Passage shown -
<https://docs.marklogic.com/guide/java/data-movement>

The open-source Data Movement SDK that ships with v4 of the Java Client API 
<https://github.com/marklogic/java-client-api> was designed for bulk 
orchestration. It runs in an external Java process and doesn’t rely on the task 
server, CPF, or large transactions. It allows you to break up import (MarkLogic 
as sink), export (MarkLogic as source), or transformation (MarkLogic as source 
and sink) jobs into chunks and parallelize them over a cluster. It handles all 
of tricky threading in Java and gives you nice callback interfaces for progress 
and error handling. It will even handle failover events on the MarkLogic 
cluster over which it’s working.

Justin

--
Justin Makeig
Senior Director, Product Management
MarkLogic
[email protected]<mailto:[email protected]>


On Dec 7, 2017, at 10:34 AM, Will Thompson 
<[email protected]<mailto:[email protected]>> wrote:

Hi Eliot,

I have found that trying to control a long batch process through a single 
long-running transaction is too much trouble because of the same issues you are 
having w.r.t. visibility of updates. I think it seems natural at first because 
XQuery is such a nice language, but the accumulation of workarounds for the 
transaction boundary issues can turn into a maintenance nightmare. I recently 
worked on a legacy project like that (a real cautionary tale!). It's much less 
of an uphill battle if you can break the long-running task into multiple 
shorter-running ones, either through CPF, triggers, scheduled tasks, etc. and 
avoid all that. I like to keep projects native when possible and (through lots 
of trial and error) have become accustomed to the constraints, but a lot of 
developers just factor this part out into Java or another language where they 
can execute a long-running controller type loop without any of those headaches.

Collected data -
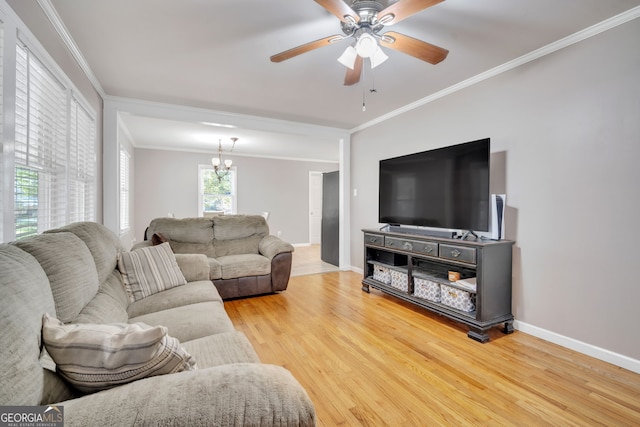 living room with hardwood / wood-style floors, ceiling fan with notable chandelier, and crown molding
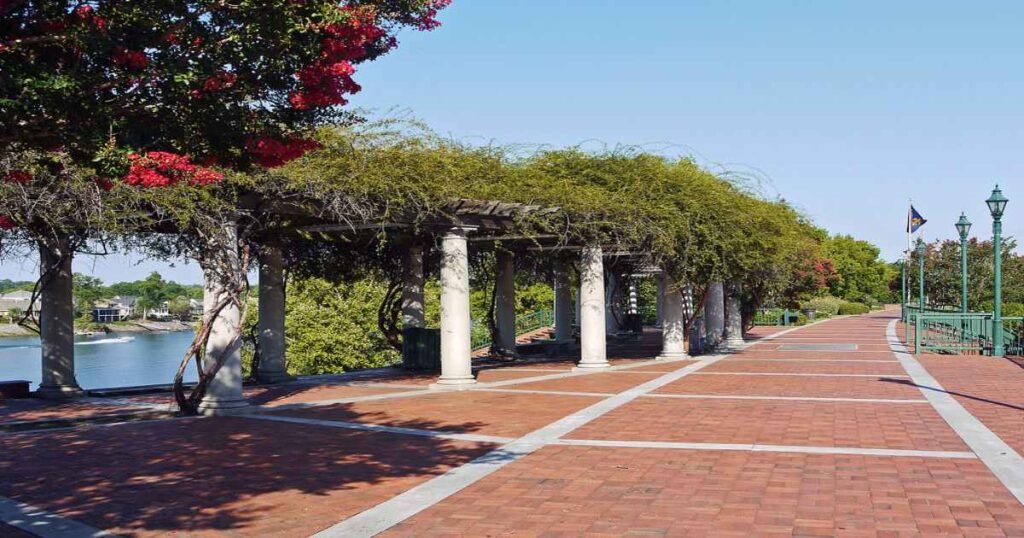 The Augusta Riverwalk with lush greenery and the Savannah River in the background.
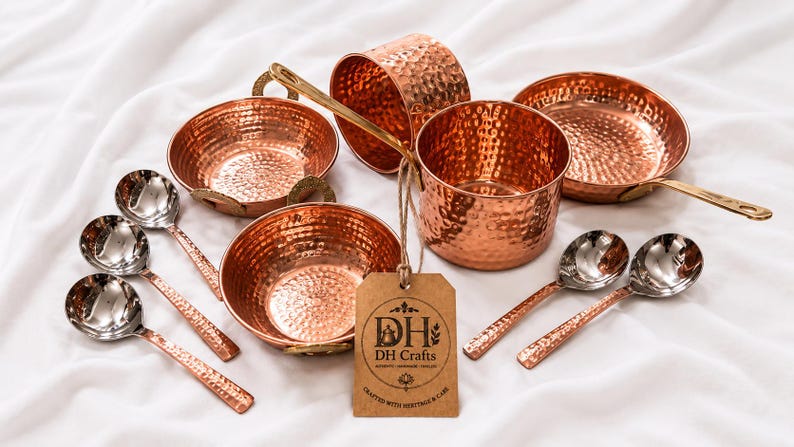 May include: A set of hammered copper kitchenware including two bowls, two pots, and five spoons with metallic handles. A brown cardboard tag is attached to one pot with twine, featuring the printed text DH Crafts and Crafted with Heritage & Care.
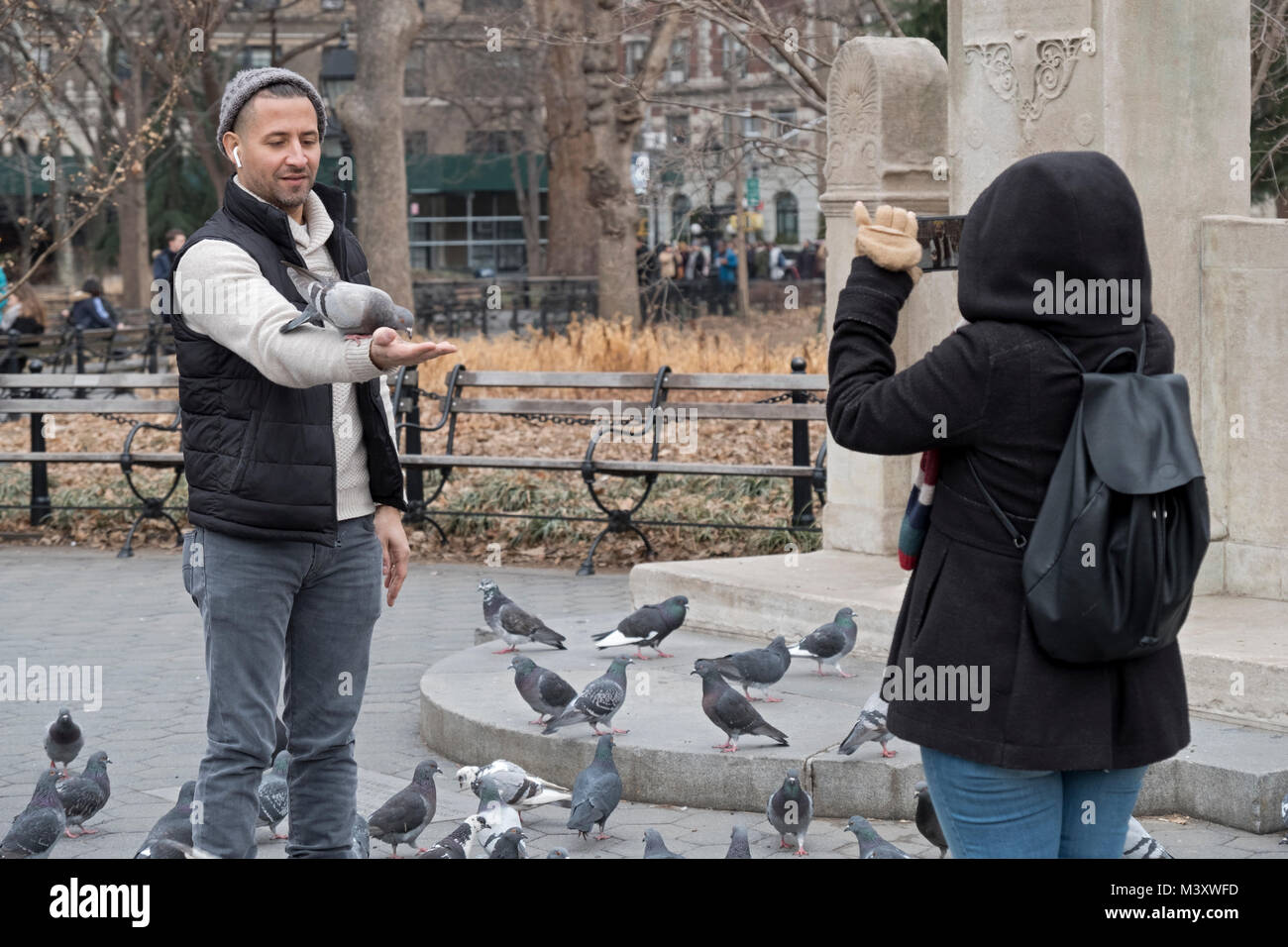 Un homme à Washington Square Park l'alimentation des pigeons et d'être photographié par sa compagne. Banque D'Images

Task instructions -
1. Reproduce, word for word, the stretch of the MarkLogic thread from "The open-source Data" through "which it’s working.".
2. Continue the MarkLogic batch-processing thread from where it stops.

Responses for each task -
1.
The open-source Data Movement SDK that ships with v4 of the Java Client API 
<https://github.com/marklogic/java-client-api> was designed for bulk 
orchestration. It runs in an external Java process and doesn’t rely on the task 
server, CPF, or large transactions. It allows you to break up import (MarkLogic 
as sink), export (MarkLogic as source), or transformation (MarkLogic as source 
and sink) jobs into chunks and parallelize them over a cluster. It handles all 
of tricky threading in Java and gives you nice callback interfaces for progress 
and error handling. It will even handle failover events on the MarkLogic 
cluster over which it’s working.

2.
-Will


On Dec 7, 2017, at 11:19 AM, Eliot Kimber 
<[email protected]<mailto:[email protected]>> wrote:

I think I've solved my problem by once again being more careful about holding 
elements in memory. By replacing global reads of my job doc with on-demand 
reads through xdmp:eval() I seem to have resolved my issue with changes to the 
job doc not being seen within the same separate transaction (e.g,, my read 
loop). I seem to be unable to let go of my procedural language brain damage....

Still, it seems like having a general, cross-application field or shared memory 
mechanism would be useful for this type of application where one app (e.g., my 
Web UI) spawns tasks that do the work and need a way to dynamically communicate 
within the scope of a single long-running transaction. At least that's the way 
I would go about building this type of application in a different environment.

Cheers,

E.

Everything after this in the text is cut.